Ini pula yang membuatnya nasibnya sama dengan nasib Aceh: sama-sama tidak jelas. Pengungkapan siapa aktor intelektual pembunuhan Munir masih suram, dengan bebasnya Muchdi Pr pada 31 Desember 2008 silam. Praktis, hanya operator lapangan, Polycarpus Budihari Priyanto yang dihukum berat: 14 tahun penjara.

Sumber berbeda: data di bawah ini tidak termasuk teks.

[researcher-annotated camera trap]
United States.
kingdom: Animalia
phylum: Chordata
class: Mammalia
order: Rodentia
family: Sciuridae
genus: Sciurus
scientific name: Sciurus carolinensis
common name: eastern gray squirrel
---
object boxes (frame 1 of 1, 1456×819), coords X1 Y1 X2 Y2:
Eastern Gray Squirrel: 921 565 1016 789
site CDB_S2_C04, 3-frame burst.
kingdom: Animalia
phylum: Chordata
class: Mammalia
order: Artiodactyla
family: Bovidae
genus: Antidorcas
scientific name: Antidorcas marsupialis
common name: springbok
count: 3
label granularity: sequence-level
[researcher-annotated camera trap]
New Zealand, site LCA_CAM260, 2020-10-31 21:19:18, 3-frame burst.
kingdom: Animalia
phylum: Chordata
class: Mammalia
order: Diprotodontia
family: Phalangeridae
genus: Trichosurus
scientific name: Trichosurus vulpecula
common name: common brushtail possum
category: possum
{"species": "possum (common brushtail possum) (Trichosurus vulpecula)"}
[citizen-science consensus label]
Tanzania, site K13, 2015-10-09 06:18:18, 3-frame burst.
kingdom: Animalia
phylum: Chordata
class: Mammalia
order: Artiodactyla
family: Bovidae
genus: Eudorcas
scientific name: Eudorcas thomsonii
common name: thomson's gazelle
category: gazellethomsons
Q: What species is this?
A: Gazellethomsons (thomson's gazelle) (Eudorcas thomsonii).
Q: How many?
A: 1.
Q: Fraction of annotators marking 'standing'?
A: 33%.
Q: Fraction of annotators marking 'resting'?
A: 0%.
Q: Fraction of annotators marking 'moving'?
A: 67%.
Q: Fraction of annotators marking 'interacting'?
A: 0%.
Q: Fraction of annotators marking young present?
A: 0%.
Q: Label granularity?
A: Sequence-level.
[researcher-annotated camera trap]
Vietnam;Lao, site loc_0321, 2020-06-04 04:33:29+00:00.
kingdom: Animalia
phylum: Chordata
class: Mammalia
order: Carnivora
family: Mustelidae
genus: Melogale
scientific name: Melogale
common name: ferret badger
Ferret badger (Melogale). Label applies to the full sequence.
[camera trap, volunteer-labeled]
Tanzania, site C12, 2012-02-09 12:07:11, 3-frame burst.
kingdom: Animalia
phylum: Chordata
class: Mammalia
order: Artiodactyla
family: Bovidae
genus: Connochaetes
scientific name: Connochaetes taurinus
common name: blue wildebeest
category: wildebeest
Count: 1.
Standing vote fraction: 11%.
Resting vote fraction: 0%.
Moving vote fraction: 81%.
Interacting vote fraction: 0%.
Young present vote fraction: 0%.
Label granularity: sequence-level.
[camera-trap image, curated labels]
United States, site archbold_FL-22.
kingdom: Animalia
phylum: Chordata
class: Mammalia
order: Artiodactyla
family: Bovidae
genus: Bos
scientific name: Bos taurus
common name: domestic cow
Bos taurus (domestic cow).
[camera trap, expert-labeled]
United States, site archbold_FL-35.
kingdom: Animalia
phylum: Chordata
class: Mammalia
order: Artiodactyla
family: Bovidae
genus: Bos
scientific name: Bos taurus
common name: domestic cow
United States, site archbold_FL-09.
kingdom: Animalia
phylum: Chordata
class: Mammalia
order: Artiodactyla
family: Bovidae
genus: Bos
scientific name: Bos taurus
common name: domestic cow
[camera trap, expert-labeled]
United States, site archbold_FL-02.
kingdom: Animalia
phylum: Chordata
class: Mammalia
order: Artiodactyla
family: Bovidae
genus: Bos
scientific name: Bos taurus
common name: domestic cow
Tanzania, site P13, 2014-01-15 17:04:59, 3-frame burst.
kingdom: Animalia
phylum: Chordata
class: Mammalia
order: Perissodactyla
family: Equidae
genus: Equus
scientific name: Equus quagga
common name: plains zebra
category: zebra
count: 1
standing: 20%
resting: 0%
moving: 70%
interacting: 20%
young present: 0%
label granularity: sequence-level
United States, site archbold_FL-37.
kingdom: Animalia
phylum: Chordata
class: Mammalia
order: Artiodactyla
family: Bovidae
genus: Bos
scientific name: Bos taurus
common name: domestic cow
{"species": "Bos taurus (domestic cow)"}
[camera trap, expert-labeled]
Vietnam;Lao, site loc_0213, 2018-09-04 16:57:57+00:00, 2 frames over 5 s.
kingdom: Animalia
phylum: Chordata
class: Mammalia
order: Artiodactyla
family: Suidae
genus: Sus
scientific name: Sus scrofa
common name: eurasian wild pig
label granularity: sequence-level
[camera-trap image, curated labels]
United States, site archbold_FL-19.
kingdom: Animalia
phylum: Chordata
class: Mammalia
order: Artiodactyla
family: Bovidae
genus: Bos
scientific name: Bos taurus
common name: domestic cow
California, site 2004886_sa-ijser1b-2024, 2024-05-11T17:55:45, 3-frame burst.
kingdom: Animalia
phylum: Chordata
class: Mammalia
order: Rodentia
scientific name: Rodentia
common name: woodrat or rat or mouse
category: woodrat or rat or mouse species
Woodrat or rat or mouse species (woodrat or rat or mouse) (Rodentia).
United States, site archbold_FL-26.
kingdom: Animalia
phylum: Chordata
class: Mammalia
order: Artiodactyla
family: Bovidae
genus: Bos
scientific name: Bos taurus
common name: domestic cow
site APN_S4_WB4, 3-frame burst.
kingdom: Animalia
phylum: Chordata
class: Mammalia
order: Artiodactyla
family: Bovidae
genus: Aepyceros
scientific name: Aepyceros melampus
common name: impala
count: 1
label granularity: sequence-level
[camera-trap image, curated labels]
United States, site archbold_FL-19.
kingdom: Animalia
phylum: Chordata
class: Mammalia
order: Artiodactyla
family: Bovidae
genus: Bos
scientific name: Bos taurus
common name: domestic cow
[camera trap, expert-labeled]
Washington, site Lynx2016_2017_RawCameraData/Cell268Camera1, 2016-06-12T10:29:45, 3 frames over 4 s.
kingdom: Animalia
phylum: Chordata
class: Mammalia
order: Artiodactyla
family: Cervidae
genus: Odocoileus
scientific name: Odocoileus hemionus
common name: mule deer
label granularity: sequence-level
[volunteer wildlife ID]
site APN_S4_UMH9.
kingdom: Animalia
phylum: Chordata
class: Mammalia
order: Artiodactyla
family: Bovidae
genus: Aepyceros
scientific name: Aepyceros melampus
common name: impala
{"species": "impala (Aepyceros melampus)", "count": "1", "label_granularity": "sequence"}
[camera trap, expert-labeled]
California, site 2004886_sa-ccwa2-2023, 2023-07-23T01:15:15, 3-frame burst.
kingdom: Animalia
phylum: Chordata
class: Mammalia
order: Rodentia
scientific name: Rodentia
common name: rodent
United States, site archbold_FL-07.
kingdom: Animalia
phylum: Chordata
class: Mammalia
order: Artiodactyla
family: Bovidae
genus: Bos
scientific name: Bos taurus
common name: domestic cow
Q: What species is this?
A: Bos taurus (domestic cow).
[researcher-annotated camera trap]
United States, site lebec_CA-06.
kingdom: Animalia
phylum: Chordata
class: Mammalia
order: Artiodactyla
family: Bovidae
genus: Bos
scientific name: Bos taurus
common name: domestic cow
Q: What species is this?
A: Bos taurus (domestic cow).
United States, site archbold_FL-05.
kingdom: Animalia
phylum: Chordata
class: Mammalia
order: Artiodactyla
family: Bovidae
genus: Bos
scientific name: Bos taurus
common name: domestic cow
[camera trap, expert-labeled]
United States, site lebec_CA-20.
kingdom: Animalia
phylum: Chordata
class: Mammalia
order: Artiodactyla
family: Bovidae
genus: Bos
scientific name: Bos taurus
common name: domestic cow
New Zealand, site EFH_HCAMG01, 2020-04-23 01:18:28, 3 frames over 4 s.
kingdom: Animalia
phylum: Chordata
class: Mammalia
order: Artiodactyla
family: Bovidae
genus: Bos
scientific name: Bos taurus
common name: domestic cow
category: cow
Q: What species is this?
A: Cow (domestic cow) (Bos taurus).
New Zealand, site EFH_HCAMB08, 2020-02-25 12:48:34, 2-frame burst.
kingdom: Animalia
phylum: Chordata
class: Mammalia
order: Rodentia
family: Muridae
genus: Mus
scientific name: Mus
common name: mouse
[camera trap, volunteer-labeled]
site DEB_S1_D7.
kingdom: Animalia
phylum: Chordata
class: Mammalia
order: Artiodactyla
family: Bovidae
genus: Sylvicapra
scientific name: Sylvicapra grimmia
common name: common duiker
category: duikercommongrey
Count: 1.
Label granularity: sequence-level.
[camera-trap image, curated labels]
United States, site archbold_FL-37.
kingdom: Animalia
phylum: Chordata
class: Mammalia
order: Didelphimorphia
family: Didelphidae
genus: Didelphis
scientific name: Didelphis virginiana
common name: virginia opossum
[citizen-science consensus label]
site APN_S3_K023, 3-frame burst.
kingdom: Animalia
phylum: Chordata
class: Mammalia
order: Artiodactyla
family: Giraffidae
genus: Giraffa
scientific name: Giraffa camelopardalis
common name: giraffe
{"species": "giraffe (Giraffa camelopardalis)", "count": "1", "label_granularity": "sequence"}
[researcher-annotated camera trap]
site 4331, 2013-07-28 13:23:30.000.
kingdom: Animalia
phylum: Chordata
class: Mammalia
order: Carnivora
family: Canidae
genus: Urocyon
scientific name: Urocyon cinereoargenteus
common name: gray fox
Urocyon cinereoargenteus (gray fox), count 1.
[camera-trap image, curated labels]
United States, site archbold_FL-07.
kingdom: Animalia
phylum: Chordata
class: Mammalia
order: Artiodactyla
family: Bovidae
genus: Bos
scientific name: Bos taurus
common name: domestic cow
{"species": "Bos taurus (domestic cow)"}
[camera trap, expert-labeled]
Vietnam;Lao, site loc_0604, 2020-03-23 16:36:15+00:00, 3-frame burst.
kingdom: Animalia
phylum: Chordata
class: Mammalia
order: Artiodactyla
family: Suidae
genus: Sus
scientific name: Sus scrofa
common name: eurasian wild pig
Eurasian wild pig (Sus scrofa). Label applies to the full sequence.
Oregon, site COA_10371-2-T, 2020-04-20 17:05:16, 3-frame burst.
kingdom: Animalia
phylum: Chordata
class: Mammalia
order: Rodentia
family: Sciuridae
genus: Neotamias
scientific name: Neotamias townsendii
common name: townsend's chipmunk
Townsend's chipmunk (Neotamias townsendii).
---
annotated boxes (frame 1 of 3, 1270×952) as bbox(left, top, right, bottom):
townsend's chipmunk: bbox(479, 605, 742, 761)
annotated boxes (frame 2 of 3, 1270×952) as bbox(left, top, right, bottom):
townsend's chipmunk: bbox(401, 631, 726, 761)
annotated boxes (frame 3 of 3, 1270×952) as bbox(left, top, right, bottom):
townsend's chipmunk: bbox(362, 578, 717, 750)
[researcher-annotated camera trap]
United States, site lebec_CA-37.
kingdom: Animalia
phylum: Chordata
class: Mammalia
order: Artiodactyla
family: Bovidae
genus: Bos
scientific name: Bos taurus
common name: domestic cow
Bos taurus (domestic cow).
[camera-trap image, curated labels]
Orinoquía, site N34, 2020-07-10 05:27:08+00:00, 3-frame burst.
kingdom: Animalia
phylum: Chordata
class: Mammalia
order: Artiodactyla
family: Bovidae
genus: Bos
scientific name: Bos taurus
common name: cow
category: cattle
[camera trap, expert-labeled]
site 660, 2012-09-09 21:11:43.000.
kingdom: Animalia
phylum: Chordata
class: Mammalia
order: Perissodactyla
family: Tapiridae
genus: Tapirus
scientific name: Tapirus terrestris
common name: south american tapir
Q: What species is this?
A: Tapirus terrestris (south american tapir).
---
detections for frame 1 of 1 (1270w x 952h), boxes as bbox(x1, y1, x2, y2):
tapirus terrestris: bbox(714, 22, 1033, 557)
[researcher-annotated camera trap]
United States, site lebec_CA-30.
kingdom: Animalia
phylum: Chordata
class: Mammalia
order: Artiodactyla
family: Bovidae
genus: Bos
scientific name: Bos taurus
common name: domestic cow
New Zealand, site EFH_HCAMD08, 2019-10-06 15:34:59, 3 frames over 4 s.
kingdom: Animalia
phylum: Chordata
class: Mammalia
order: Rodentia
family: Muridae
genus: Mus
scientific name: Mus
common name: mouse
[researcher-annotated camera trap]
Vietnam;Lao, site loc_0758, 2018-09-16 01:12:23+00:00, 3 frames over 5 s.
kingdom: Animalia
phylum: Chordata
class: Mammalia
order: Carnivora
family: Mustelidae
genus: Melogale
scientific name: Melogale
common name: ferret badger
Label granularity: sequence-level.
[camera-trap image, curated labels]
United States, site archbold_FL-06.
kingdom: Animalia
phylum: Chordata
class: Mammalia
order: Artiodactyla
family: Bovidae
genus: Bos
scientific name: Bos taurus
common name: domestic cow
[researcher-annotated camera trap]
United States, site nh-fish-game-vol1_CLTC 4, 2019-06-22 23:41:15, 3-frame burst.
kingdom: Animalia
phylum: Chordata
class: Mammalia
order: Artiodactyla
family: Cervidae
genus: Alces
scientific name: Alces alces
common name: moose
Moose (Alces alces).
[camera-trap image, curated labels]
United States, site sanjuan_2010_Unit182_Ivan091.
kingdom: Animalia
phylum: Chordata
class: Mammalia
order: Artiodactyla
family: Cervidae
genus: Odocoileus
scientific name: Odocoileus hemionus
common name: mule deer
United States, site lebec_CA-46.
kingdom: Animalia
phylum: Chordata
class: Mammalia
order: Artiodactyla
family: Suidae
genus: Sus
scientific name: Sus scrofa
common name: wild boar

Begitu juga halnya dengan penyelesaian pelanggaran HAM Aceh masa lalu, tidak juga menemukan titik terang. Para korban belum semuanya mendapatkan keadilan. Memang, di Aceh, hadir Komisi Kebenaran dan Rekonsiliasi (KKR) untuk mengungkap kekejaman di masa lalu. Namun, keberadaan lembaga ini nyaris tidak diketahui: antara ada dan tiada. Boleh jadi, pemerintah di level daerah maupun nasional, sama sekali tidak menganggap adanya lembaga ini.
ADVERTISEMENT
Bagi saya, kasus Munir dan Aceh, jadi preseden buruk betapa negara kehilangan kewibawaannya untuk menuntaskan berbagai kasus pelanggaran HAM dan kejahatan terhadap kemanusiaan di masa lalu. Mengenang Munir sama artinya dengan meratapi nasib Aceh. Menyedihkan! []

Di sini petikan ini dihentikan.